EXERCISE PROMPT |
Transcribe, word for word, the line containing "Would point 628,457" and each line following it through the end of the listing below. Omit all other lines.

RECORDS FOR THIS EXERCISE |

•••

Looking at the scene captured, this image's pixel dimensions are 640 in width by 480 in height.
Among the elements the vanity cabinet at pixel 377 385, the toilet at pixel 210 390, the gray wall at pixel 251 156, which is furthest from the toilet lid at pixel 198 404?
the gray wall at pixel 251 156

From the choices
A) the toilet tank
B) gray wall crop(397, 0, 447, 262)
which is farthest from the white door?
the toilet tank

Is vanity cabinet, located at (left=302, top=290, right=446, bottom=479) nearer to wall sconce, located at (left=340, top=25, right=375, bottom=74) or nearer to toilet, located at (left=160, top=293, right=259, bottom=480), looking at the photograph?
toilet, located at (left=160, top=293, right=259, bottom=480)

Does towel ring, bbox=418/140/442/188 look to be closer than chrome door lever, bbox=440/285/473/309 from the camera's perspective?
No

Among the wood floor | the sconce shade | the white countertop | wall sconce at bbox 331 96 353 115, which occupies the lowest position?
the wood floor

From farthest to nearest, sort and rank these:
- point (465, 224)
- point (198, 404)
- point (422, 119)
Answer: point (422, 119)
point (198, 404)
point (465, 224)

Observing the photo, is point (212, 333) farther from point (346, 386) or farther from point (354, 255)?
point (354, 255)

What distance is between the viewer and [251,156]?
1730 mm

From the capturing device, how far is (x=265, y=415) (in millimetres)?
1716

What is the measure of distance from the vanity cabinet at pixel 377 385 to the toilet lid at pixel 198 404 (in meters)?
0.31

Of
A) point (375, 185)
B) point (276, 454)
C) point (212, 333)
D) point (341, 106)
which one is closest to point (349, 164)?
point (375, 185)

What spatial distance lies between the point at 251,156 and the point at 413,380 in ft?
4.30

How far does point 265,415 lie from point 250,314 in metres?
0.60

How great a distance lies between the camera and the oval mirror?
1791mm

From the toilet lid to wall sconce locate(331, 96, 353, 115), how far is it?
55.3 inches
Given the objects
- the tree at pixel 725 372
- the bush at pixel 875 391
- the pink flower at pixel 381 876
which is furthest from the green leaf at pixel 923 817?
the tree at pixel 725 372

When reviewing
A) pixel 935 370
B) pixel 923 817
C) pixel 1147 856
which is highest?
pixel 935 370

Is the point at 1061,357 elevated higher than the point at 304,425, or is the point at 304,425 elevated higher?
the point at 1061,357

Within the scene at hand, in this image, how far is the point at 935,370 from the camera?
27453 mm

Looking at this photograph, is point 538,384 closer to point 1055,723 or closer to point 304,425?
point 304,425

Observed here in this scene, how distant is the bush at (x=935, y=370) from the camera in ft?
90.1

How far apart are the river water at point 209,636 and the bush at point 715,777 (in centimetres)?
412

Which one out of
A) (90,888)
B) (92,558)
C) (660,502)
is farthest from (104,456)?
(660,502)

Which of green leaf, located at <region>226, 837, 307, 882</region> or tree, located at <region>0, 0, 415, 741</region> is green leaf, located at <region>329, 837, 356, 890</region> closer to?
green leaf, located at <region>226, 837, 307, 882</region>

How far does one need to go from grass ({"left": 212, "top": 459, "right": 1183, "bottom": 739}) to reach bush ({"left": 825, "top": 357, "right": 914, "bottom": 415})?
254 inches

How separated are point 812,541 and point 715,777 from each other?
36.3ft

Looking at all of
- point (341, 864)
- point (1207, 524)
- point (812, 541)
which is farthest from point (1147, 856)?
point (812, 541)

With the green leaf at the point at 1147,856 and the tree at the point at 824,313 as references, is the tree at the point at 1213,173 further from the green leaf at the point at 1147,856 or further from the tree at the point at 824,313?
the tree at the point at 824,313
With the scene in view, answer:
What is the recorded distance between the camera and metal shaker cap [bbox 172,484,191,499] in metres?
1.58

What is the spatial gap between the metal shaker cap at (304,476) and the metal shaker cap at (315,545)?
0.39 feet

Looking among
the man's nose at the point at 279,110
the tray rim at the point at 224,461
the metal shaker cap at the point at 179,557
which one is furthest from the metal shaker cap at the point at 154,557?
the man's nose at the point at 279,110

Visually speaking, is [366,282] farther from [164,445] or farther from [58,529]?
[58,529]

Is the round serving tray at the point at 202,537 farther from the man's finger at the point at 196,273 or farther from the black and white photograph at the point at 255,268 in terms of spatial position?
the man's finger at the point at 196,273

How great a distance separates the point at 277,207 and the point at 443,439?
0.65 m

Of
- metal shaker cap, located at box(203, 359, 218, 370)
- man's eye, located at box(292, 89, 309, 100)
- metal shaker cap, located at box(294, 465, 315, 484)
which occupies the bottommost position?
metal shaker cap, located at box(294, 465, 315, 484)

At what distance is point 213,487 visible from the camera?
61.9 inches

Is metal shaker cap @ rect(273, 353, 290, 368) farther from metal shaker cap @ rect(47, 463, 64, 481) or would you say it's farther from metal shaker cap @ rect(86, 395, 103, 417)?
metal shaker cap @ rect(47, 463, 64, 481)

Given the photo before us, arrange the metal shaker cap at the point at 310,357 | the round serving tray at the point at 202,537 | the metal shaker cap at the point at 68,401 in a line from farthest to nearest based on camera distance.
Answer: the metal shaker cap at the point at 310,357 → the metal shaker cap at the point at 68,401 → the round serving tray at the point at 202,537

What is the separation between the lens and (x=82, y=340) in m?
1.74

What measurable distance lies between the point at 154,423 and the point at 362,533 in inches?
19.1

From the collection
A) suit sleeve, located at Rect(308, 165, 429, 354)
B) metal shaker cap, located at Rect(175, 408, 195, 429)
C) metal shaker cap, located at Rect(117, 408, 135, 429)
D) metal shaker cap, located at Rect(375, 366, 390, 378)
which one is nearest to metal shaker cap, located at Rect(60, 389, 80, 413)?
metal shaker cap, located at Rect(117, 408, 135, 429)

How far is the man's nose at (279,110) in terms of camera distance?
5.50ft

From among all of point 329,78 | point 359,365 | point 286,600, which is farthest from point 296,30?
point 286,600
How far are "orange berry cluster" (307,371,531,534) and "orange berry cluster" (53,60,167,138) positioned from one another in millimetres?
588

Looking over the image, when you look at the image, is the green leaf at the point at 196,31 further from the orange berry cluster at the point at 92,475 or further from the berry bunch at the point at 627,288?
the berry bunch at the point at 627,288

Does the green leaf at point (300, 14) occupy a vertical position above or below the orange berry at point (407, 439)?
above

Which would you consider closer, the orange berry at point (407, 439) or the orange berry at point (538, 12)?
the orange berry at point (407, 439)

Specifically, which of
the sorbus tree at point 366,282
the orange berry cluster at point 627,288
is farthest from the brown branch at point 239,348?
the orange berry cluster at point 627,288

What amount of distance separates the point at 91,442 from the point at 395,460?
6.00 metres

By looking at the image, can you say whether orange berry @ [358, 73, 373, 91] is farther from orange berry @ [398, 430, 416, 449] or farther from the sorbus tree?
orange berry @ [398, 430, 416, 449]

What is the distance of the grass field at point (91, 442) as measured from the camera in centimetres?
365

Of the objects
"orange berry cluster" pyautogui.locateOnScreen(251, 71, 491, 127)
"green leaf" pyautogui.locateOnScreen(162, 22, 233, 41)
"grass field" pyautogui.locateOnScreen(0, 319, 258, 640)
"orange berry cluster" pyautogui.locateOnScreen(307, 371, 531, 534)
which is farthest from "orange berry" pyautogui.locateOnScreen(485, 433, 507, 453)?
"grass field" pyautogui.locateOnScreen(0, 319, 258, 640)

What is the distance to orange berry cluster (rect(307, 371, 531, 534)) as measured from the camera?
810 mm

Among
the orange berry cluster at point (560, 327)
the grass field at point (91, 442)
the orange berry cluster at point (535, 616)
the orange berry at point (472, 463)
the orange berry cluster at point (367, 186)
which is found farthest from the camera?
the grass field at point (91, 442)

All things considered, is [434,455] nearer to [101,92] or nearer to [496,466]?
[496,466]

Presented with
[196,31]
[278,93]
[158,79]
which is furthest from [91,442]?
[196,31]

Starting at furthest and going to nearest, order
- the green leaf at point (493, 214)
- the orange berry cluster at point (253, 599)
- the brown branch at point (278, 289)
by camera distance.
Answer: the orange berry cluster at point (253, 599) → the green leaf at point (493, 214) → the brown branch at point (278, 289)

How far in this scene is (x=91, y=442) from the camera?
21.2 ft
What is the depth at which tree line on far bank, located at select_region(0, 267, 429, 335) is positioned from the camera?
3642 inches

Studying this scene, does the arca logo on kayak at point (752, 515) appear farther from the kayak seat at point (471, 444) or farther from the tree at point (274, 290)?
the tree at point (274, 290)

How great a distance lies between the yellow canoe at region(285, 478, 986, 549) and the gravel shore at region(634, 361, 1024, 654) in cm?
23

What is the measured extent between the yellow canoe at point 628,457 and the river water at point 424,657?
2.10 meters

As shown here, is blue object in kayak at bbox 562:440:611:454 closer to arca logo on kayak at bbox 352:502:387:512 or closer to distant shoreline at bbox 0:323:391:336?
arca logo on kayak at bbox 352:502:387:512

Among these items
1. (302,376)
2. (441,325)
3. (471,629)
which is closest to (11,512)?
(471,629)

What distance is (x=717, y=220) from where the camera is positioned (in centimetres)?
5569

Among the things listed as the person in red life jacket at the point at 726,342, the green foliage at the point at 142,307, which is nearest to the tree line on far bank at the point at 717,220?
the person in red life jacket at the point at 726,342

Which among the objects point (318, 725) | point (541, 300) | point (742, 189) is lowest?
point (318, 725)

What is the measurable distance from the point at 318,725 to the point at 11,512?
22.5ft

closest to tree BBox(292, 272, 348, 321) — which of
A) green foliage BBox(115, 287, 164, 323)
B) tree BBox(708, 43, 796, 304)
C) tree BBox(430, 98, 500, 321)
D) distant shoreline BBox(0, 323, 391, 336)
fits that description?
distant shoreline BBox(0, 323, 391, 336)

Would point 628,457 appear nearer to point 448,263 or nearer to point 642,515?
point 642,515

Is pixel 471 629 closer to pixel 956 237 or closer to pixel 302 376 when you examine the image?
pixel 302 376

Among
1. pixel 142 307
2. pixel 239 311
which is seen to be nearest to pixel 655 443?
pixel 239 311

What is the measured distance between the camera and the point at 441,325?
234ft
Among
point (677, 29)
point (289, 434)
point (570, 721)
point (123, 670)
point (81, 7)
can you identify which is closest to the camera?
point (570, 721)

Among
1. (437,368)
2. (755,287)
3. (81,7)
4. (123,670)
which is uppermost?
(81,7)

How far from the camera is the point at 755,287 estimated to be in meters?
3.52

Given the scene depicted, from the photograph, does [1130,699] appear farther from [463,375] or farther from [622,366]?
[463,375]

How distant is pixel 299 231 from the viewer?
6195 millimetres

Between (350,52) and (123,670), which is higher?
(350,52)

•••

THE ANSWER |
Would point 628,457 appear nearer to point 448,263 or nearer to point 642,515?
point 642,515

Is pixel 471 629 closer to pixel 956 237 or closer to pixel 302 376 when you examine the image?
pixel 302 376

Among
1. pixel 142 307
2. pixel 239 311
which is seen to be nearest to pixel 655 443?
pixel 239 311

What is the measured distance between the camera and the point at 441,325?
234ft
Among
point (677, 29)
point (289, 434)
point (570, 721)
point (123, 670)
point (81, 7)
can you identify which is closest to the camera?
point (570, 721)

Among
1. (437,368)
2. (755,287)
3. (81,7)
4. (123,670)
which is uppermost?
(81,7)

How far from the camera is the point at 755,287 estimated to be in meters?
3.52

Given the scene depicted, from the photograph, does [1130,699] appear farther from [463,375] or farther from [622,366]?
[463,375]

How distant is pixel 299 231 from the viewer?
6195 millimetres

Between (350,52) and (123,670), which is higher?
(350,52)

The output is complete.